Вторая часть – мгновенное и неотвратимое, как удар грома после молнии, философское обобщение (синтез): вначале дается афористический тезис: "Блажен, кто посетил сей мир / В его минуты роковые!", а затем исчерпывающее разъяснение его сокровенного образного смысла. Афоризм в зачине строфы занимает два первых стиха такого же охватного катрена, как и в первой части стихотворения; два следующих стиха зеркально отражаются в нем. В заключительном катрене нас подстерегает эффект обманутого ожидания: благодаря замене охватной рифмовки на перекрестную кардинально меняется интонация. Строфа и стихотворение в целом завершаются как бы укороченной мужской клаузулой, производящей впечатление убедительного заключительного аккорда. Отказавшись от рамочной композиции последнего полустрофия, поэт сохранил ее по отношению к строфе и всему стихотворению, усилив ее ассонансом ("мир-пил") и рифмой ("говорил-пил"). Что касается второго "законного" ее члена ("был"), он находят абсолютное соответствие в первой строфе и тем самым резко выдвигается по смыслу. С одной стороны, лишний раз уравниваются в правах частный случай, выражений в словах Цицерона, и общая закономерность. С другой стороны, многообразно, с предельной четкостью варьируется главная мысль произведения: истинного бытия удостаивается лишь тот, кто "застигнут ночью Рима был", кого "призвали на пир всеблагие" и кто "был допущен в их совет".
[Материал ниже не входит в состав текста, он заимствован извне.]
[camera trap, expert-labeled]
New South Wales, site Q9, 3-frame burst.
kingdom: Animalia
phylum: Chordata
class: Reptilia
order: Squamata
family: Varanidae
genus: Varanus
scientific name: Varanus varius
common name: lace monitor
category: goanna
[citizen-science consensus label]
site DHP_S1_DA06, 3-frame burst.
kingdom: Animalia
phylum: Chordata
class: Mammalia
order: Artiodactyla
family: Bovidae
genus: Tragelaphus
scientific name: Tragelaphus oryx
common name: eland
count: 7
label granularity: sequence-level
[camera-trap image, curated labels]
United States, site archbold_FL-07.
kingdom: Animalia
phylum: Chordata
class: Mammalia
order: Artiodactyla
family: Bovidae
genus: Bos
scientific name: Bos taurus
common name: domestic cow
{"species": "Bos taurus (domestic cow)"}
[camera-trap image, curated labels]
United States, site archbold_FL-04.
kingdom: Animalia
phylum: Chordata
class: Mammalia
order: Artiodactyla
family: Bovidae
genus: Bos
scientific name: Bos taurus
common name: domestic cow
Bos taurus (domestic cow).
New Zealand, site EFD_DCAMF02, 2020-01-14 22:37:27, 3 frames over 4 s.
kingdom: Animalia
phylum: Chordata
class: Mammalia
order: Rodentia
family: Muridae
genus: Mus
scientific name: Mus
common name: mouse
Так строится стройный Космос удивительного создания Тютчева, заключающий в себе сложную систему притяжений и отталкиваний, симметричных и асимметричных линий, напряженное поле образных и смысловых ассоциаций, живо напоминающих мерцающую бездну звездного неба.

Контрастный переход внутри восьмистишия от охватной рифмовки к перекрестной, который можно сравнить с внезапной сменой аллюра при верховой езде, в стихотворной поэтике Тютчева не единичен. К примеру, в стихотворении "Еще земли печален вид…", ‹1836›, также состоящем из двух строф, применен тот же самый прием, хотя и продиктованный, естественно, другими изобразительно-выразительными задачами:

 
Еще земли печален вид,
А воздух уж весною дышит,
И мертвый в поле стебль колышет,
И елей ветви шевелит.
Еще природа не проснулась,
Но сквозь редеющего сна
Весну послышала она,
И ей невольно улыбнулась…
Душа, душа, спала и ты…
Но что же вдруг тебя волнует,
Твой сон ласкает и целует
И золотит твои мечты?…
Блестят и тают глыбы снега,
Блестит лазурь, играет кровь…
Или весенняя то нега?…
Или то женская любовь?…
 

Стихотворение необыкновенно симметрично. В нем все сравнивается со всем – первая строфа со второй, полустрофия – друг с другом. При этом обнаруживаются не только сходства, но и различия. Как и в «Цицероне», самый эффектный удар по клавишам прибережен к финалу.

Смена рифмовки мотивирована и предупреждена эмоционально яркой вопросительной интонацией, оформляющей к тому же самое важное в стихотворении сопоставление ("весенняя нега = женская любовь"). Поменяв местами последние две строки, поэт приурочивает эффект обманутого ожидания к неожиданному мотиву "женской любви", заставляя нас мысленно вернуться назад, чтобы убедиться в наличии тонких, едва различимых сигналов его грядущего явления: это и дышащий весною воздух, и невольная улыбка еще не проснувшейся природы, и лукавое обращение "Душа, душа, спала и ты", вначале несколько сбивающее нас с толку (не обращается ли поэт действительно к своей душе?), и вполне естественный вопрос о том, что волнует возлюбленную, ласкает и целует ее сон и золотит ее мечты, и, наконец, играющая кровь перед заключительным ответом-вопросом.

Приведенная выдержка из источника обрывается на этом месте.